#### RECORDS FOR THIS TASK
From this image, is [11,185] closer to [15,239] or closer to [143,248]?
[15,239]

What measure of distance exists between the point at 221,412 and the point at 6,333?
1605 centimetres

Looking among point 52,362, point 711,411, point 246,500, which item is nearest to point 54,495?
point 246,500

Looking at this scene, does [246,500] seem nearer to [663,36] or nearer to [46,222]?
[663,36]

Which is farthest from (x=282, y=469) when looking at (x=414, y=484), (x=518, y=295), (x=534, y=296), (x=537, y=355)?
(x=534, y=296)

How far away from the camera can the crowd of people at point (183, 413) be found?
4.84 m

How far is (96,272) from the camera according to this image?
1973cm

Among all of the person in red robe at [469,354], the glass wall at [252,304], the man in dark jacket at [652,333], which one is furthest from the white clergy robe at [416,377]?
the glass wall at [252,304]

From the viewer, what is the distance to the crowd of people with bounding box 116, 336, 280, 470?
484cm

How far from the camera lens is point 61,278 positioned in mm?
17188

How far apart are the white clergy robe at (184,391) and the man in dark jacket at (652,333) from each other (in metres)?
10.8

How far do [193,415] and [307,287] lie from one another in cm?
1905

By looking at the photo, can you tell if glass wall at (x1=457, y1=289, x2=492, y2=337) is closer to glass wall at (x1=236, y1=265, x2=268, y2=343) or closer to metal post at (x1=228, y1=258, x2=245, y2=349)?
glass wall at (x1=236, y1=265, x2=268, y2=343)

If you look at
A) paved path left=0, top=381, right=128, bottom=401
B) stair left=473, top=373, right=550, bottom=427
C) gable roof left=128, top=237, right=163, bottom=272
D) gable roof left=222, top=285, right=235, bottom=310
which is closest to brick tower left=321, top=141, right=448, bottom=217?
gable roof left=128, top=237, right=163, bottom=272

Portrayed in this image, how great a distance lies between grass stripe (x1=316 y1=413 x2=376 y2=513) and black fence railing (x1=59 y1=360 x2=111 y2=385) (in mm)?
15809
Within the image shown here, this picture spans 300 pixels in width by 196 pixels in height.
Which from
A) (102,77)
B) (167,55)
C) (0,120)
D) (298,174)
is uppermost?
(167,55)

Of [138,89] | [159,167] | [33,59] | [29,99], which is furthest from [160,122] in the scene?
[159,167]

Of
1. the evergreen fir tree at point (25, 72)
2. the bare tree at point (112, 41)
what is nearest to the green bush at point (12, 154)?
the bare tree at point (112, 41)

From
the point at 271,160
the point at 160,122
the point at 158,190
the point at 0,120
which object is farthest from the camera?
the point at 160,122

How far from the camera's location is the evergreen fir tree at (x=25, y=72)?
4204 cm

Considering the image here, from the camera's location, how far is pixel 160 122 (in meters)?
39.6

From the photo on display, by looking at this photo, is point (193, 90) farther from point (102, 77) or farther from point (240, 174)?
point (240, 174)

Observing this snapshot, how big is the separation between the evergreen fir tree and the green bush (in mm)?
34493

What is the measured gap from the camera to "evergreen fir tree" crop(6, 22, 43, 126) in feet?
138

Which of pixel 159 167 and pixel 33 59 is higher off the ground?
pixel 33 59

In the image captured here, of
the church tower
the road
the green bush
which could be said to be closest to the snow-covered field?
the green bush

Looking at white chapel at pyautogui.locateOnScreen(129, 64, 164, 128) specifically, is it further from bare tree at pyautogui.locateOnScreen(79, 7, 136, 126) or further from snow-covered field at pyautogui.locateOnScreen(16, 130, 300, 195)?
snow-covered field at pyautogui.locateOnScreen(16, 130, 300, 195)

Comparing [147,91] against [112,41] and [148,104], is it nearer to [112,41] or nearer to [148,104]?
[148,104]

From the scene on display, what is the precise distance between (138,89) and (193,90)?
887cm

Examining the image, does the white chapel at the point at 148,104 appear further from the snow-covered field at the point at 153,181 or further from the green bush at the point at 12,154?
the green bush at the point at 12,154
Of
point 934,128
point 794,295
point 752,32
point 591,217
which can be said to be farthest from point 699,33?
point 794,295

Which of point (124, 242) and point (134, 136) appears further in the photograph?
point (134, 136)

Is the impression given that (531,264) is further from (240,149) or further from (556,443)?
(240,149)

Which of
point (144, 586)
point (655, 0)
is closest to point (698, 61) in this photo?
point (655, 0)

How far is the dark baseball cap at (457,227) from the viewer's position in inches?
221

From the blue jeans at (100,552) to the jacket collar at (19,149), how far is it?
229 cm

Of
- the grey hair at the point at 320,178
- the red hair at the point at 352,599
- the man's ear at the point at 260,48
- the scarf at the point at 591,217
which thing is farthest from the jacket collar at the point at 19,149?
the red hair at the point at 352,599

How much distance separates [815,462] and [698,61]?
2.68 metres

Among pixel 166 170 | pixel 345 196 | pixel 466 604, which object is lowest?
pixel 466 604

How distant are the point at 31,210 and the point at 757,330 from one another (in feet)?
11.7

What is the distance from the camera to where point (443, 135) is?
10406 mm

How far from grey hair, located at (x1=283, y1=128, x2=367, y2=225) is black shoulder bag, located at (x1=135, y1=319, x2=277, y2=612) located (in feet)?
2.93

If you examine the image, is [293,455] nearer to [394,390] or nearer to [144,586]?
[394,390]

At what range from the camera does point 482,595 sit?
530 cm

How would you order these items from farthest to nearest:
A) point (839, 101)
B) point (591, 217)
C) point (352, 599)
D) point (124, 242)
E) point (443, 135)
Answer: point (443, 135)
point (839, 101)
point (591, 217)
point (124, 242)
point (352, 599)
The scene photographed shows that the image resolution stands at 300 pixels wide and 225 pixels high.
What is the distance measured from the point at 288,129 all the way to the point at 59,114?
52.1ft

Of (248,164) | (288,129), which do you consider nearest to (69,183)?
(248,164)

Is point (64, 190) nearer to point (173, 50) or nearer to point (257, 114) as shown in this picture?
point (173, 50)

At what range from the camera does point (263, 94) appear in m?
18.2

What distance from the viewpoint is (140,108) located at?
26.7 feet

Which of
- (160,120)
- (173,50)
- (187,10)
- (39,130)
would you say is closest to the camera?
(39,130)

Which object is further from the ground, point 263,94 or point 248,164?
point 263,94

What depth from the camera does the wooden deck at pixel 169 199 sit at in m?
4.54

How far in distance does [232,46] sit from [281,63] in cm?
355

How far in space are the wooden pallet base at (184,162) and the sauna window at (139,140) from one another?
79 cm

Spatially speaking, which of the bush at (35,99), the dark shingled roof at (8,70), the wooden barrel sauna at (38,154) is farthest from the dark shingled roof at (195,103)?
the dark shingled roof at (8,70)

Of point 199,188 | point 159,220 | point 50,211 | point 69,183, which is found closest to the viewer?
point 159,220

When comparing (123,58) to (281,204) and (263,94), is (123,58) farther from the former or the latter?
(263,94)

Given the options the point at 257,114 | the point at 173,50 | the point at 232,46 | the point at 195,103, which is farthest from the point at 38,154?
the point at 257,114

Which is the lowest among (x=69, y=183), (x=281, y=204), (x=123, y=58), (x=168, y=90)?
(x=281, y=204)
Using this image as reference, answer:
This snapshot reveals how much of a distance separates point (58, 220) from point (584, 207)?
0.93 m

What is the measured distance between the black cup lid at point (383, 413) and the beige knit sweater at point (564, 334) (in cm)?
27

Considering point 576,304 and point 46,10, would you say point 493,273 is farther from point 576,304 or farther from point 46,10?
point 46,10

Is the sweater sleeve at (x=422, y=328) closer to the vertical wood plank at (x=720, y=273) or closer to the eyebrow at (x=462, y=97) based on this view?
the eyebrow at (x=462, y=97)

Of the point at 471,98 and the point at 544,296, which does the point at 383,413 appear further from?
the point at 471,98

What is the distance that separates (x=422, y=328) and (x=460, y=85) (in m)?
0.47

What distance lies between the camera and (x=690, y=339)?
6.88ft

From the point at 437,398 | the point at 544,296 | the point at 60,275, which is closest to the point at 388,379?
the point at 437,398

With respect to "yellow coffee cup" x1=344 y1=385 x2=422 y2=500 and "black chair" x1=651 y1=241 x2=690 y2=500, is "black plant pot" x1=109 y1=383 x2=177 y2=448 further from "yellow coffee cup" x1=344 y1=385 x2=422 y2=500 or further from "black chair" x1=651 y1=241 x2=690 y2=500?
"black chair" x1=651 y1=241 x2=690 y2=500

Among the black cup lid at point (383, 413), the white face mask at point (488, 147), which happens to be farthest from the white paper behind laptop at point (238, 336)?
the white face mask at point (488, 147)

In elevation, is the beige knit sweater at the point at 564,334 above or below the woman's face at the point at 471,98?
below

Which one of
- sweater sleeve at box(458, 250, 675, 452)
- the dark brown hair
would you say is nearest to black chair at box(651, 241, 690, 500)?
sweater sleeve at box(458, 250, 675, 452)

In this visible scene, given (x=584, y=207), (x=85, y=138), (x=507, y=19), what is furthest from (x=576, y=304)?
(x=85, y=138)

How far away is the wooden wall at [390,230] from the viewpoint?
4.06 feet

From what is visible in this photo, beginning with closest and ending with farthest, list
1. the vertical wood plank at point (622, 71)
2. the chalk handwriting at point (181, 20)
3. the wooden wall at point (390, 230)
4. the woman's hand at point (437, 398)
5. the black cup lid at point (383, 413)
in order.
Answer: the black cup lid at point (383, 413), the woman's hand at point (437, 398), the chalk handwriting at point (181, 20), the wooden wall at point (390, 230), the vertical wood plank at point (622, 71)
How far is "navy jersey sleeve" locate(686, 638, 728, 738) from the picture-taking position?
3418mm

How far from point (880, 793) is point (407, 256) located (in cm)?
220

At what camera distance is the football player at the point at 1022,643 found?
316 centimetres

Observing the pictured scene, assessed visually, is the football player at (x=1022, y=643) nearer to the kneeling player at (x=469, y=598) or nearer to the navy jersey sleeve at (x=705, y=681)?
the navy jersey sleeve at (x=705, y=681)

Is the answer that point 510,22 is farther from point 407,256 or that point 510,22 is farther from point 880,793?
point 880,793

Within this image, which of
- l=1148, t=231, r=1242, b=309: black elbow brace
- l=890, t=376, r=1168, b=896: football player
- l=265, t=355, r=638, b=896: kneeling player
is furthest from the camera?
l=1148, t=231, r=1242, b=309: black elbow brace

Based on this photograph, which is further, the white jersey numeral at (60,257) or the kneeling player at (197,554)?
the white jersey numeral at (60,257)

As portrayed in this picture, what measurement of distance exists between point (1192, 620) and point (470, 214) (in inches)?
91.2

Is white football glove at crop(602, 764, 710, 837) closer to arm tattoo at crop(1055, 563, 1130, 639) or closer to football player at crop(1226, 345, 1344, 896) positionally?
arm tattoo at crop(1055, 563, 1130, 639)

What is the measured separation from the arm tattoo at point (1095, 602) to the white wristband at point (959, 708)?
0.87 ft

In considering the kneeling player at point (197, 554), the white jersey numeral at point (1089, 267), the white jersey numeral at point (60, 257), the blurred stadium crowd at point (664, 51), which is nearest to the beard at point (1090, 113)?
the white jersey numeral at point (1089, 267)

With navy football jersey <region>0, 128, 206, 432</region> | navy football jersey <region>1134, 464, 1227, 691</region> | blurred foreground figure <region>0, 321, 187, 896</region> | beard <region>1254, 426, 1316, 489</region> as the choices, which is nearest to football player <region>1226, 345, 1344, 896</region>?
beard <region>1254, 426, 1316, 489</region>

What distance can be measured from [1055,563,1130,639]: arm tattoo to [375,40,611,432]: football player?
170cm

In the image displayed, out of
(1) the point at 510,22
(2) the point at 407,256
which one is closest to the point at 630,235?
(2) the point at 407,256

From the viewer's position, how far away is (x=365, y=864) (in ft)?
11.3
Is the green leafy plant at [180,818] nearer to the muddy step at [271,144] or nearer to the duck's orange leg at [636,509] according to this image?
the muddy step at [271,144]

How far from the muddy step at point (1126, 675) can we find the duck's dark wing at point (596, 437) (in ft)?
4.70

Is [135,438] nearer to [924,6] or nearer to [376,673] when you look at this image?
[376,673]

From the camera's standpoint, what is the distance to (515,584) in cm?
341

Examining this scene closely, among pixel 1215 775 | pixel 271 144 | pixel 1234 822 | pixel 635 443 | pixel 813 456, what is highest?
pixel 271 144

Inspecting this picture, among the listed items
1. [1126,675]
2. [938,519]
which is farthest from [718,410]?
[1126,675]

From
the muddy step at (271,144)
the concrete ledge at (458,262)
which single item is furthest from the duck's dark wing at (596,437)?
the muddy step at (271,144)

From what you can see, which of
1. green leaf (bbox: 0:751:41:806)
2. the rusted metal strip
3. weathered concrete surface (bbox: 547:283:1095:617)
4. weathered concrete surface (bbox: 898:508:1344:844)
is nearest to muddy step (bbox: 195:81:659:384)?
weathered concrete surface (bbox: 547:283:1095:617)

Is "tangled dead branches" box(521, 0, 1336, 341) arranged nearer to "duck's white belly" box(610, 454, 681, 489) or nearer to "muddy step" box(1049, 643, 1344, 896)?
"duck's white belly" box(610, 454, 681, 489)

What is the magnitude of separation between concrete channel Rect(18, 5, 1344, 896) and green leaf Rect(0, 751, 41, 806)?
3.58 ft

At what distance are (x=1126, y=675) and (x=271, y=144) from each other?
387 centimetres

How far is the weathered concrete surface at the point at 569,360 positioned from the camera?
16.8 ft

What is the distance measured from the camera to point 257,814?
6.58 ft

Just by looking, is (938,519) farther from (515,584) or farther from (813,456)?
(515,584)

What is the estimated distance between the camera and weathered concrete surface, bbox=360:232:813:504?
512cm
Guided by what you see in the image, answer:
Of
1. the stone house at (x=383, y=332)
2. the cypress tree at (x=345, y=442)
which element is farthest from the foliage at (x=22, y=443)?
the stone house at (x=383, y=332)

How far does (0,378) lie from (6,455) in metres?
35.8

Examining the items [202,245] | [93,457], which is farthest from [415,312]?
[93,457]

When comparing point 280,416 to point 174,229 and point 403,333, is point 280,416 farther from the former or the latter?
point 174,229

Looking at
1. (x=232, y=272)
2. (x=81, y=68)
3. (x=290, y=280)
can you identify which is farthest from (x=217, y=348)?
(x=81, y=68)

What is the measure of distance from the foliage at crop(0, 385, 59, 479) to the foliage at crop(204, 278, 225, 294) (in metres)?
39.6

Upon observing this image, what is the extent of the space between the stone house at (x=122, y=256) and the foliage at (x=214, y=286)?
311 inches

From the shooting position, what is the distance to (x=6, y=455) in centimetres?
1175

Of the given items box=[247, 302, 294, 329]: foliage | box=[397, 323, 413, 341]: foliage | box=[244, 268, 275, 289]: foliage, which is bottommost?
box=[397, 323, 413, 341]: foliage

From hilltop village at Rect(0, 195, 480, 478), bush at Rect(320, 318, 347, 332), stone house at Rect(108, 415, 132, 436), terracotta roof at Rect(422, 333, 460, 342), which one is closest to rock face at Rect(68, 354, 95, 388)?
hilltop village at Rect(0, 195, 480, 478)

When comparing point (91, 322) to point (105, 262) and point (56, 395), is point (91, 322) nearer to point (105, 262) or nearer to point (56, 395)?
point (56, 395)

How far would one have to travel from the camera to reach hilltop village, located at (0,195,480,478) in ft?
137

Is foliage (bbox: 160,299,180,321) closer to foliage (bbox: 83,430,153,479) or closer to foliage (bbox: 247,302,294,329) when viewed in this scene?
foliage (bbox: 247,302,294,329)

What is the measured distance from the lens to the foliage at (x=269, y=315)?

#### TASK TO COMPLETE
Beginning at the line that holds "What is the measure of", write out word for word each line through the end of the records.

#### FINAL RESULT
What is the measure of distance from the foliage at crop(0, 385, 59, 479) to the foliage at crop(204, 278, 225, 294) (in metres)?
39.6

Upon observing this image, what is the extent of the space between the stone house at (x=122, y=256) and the foliage at (x=214, y=286)?
311 inches

From the shooting position, what is the distance to (x=6, y=455) in centimetres?
1175

Of the given items box=[247, 302, 294, 329]: foliage | box=[397, 323, 413, 341]: foliage | box=[244, 268, 275, 289]: foliage, which is bottommost?
box=[397, 323, 413, 341]: foliage

From hilltop village at Rect(0, 195, 480, 478), bush at Rect(320, 318, 347, 332), stone house at Rect(108, 415, 132, 436), terracotta roof at Rect(422, 333, 460, 342), which one is closest to rock face at Rect(68, 354, 95, 388)?
hilltop village at Rect(0, 195, 480, 478)

When comparing point (91, 322) to point (105, 262) and point (56, 395), is point (91, 322) nearer to point (105, 262) or nearer to point (56, 395)?
point (56, 395)

How far would one have to travel from the camera to reach hilltop village, located at (0,195,480,478) in ft?
137

Is foliage (bbox: 160,299,180,321) closer to foliage (bbox: 83,430,153,479) or closer to foliage (bbox: 247,302,294,329) when viewed in this scene?
foliage (bbox: 247,302,294,329)

What is the measured distance from the lens to the foliage at (x=269, y=315)?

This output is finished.